Given records:
○ ○ ○ ○

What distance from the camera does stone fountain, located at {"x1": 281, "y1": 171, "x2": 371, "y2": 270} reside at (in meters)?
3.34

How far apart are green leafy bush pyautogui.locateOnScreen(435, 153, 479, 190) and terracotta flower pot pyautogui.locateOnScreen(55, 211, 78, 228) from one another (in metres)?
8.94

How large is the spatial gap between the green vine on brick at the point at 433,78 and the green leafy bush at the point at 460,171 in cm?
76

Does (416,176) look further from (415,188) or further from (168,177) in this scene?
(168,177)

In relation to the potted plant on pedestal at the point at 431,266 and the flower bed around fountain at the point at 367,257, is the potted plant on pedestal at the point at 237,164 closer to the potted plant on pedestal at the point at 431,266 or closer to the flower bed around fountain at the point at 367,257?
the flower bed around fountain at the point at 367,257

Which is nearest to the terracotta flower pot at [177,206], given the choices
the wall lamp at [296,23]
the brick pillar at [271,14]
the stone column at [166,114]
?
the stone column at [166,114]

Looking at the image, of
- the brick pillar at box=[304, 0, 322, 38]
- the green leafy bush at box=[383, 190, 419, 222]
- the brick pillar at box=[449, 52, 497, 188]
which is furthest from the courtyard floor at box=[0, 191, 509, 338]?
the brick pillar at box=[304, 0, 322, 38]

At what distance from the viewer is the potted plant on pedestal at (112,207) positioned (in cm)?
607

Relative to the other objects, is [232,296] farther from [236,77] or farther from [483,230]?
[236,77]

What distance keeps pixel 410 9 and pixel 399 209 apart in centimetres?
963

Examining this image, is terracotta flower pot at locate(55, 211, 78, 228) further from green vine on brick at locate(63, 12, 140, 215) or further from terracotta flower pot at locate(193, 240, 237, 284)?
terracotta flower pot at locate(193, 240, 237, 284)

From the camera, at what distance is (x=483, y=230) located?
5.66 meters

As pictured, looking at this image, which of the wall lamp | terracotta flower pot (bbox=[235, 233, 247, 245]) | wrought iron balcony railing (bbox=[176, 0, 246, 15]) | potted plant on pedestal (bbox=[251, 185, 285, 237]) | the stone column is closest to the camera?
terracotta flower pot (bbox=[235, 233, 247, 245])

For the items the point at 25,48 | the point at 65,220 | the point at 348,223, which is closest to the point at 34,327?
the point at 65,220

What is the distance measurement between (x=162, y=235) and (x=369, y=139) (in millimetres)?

○ ○ ○ ○

Directions: Reproduce, word for word, the stretch of the data from the line containing "From the camera, at" through the end of the data.

Solution to this problem:
From the camera, at what distance is (x=483, y=230) located?
5.66 meters

As pictured, looking at this image, which of the wall lamp | terracotta flower pot (bbox=[235, 233, 247, 245]) | wrought iron balcony railing (bbox=[176, 0, 246, 15]) | potted plant on pedestal (bbox=[251, 185, 285, 237]) | the stone column is closest to the camera?
terracotta flower pot (bbox=[235, 233, 247, 245])

For the items the point at 25,48 | the point at 65,220 | the point at 348,223, which is closest to the point at 34,327?
the point at 65,220

What is the distance measurement between (x=162, y=235) and (x=369, y=139) (in millimetres)?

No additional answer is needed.